The extended drought in California could cut the state’s summer electricity generation from hydropower nearly in half compared with normal precipitation conditions, according to an analysis by the US Energy Information Administration (EIA). EIA’s analysis indicates that hydropower would produce 8% of California’s electricity generation in a drought year, compared with 15% under normal precipitation conditions.
EIA expects that level of decrease in hydropower generation would lead to an 8% increase in California’s electricity generation from natural gas, a 6% increase in energy-related carbon dioxide (CO2) emissions in the state, and an average 5% increase in wholesale electricity prices throughout the West given the current system configuration.
Figure 1 data source: US Drought Monitor, jointly produced by the National Drought Mitigation Center (NDMC) at the University of Nebraska-Lincoln, the United States Department of Agriculture, and the National Oceanic and Atmospheric Administration.

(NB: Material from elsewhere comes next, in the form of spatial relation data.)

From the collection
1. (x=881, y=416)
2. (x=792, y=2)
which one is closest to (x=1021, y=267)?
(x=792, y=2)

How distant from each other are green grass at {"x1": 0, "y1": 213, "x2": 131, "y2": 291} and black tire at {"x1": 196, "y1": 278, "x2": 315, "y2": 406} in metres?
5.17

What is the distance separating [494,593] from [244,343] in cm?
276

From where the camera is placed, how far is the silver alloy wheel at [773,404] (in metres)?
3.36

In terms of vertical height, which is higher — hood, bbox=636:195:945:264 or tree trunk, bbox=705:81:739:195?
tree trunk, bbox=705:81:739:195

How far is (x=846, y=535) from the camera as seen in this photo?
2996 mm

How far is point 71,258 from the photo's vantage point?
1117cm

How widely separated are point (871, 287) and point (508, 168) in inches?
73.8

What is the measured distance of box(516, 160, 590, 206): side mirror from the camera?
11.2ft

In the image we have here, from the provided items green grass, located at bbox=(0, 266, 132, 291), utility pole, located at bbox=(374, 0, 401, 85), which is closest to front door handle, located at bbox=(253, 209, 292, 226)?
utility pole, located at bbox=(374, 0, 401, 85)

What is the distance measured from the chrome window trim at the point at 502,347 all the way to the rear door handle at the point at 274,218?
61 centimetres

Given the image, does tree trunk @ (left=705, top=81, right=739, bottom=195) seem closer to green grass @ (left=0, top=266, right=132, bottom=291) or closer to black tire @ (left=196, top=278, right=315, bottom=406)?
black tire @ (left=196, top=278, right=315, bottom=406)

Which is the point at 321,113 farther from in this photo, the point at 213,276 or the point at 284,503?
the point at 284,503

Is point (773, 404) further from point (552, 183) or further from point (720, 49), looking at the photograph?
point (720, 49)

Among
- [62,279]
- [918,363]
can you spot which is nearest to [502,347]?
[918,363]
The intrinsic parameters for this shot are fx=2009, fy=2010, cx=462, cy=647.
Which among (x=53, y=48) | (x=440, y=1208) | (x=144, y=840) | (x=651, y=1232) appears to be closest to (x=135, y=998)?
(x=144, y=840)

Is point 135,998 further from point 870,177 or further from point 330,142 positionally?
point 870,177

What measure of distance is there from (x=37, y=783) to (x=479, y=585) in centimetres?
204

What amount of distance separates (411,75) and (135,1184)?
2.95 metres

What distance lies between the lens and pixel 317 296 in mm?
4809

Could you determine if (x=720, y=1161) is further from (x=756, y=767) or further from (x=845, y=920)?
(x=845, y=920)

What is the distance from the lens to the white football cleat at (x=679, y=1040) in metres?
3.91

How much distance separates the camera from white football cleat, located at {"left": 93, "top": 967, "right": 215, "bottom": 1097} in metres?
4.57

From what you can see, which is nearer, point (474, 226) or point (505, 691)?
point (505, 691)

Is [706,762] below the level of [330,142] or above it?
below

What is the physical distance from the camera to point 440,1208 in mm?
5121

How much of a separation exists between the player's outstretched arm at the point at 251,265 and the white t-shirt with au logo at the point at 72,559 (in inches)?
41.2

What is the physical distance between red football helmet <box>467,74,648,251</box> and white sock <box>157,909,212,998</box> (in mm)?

Graph courtesy of NDMC.
Figure 2 data source: US Energy Information Administration, Electric Power Monthly
California has a diverse electricity fuel mix and is highly interconnected with the regional electric grid, but our study shows that a significant decrease in hydropower generation this summer could lead to higher electricity prices, among other effects.—EIA Administrator Joe DeCarolis
Hydropower is typically the third-largest source of electricity in California, but electricity generation from hydropower is highly reliant on snowpack that forms in the winter season. California’s snowpack was above normal as of December 2021, but it was 40% below normal levels by 1 April of this year.
EIA analyzed six of California’s hydropower facilities, representing 22% of the state’s hydropower capacity, to develop its supplemental outlook.